The Flooded Strand for a green fetch is a simple swap. It’s far more likely that you’ll need a Dryad Arbor late than you’ll absolutely need an Island
early and don’t have a Misty Rainforest to find it. All that’s left after that is to find something for the Goyf and the second War Monk in the board
to become. That leaves us with:
- 1 Scryb Ranger
- 3 Tarmogoyf
- 1 Rhox War Monk
- 4 Noble Hierarch
- 1 Progenitus
- 1 Qasali Pridemage
- 1 Fauna Shaman
Then the nominees for the last two slots are, in order of how realistic an option it is:
The 2nd Sower of Temptation
The 3rd Llawan
The 4th Needle
A Path to Exile or two
The 2nd Cold-Eyed Selkie
An Autumn’s Veil or two
A quick word on Scryb Ranger:
It is by far the card under the most scrutiny when someone first looks over the decklist. The unassuming 1/1 for two may seem a little underwhelming,
but rest assured that she earns her slot. Being able to produce a mana by untapping Noble Hierarch or Dryad Arbor is its main use, but the fact that it
can often produce even more mana than that, either by replaying a land when there isn’t one otherwise, or untapping a mana creature on both yours and
your opponents turns are both ways to get extra value out of her.
She also flies. The deck needs a tutorable flier, and this role was previously held by a singleton Birds of Paradise. The reason for this is to have a
creature that can attack over a stalled ground with the help of exalted, as well as the ability to chump a large flier such as Tombstalker or Coralhelm
Commander. Since Scryb Ranger flies, it can take that job away from the mana birds, and you aren’t even losing out on a mana source in your deck
because of the Ranger’s aforementioned ability.
She also has protection from blue, which you may know is quite relevant in Legacy. I ate a Vendilion Clique and blocked many Merfolk with it over the
course of the day. In addition to locking down blue creatures, she can also lock out a ground pounder with a Dryad Arbor at the low cost of your land
drop. You simply block and return the Forest to your hand before he is dealt damage. This also prevents lifelink from happening and Jitte from
Some more interesting uses are pulling up all of your Islands. As long as you don’t have your Tundra or basic Island in play, you can use her ability
to return your Islands to your hand to bounce all of your Tropical Islands leaving any islandwalkers blockable. Remember that you can speed up this
process by doing one on your turn and one on theirs. With this same ability, you can protect your Tropical Islands and Savannah from Wasteland.

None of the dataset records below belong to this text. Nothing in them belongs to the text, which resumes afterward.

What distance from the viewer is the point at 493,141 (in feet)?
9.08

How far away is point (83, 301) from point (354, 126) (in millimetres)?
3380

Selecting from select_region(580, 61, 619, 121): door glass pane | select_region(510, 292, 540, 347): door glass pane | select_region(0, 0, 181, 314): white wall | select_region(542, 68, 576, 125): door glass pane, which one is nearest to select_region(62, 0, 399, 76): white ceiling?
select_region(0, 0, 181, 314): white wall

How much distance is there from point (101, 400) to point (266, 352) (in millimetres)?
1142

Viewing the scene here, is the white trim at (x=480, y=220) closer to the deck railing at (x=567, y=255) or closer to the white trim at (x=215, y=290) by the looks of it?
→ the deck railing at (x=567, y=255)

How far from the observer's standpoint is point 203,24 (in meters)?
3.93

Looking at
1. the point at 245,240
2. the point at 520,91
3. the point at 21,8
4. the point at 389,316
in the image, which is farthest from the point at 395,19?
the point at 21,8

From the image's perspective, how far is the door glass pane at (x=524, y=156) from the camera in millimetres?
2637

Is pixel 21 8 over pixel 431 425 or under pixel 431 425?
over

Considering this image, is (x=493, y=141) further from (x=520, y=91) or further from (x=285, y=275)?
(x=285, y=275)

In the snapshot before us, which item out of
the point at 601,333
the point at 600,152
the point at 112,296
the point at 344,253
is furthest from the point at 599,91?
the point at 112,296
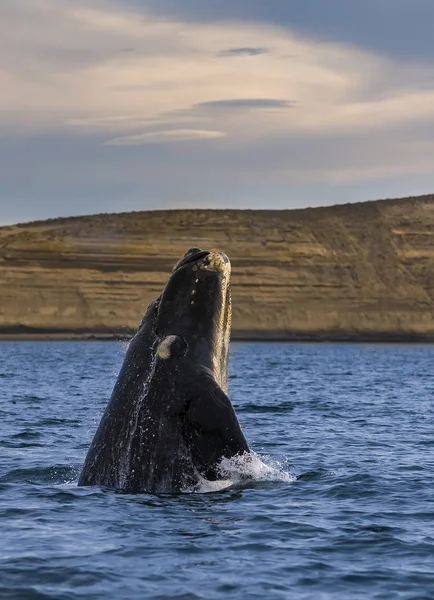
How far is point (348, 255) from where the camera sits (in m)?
116

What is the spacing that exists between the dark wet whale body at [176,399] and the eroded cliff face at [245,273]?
97417mm

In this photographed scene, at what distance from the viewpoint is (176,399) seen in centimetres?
1077

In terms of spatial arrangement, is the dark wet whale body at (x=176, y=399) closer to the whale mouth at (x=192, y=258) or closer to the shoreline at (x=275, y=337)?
the whale mouth at (x=192, y=258)

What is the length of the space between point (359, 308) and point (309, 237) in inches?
403

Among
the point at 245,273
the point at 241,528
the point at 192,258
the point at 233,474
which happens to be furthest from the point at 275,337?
Result: the point at 241,528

Not only is getting two or more activations out of your Fauna Shaman a turn often important, you can also bounce Dryad Arbors and then pitch them for
real creatures. This turns fetchlands into Eladamri’s Calls.
There are also small uses such as, after you’ve played a lot of land, returning them to your hand to be put back with Brainstorm and shuffled away. You
can also just pad your hand in case of a Hymn to Tourach, but those situations are rare.
So as you can see, the card does it all. I highly recommend you play it if you are running Green Sun’s Zenith in Legacy. I know I will be.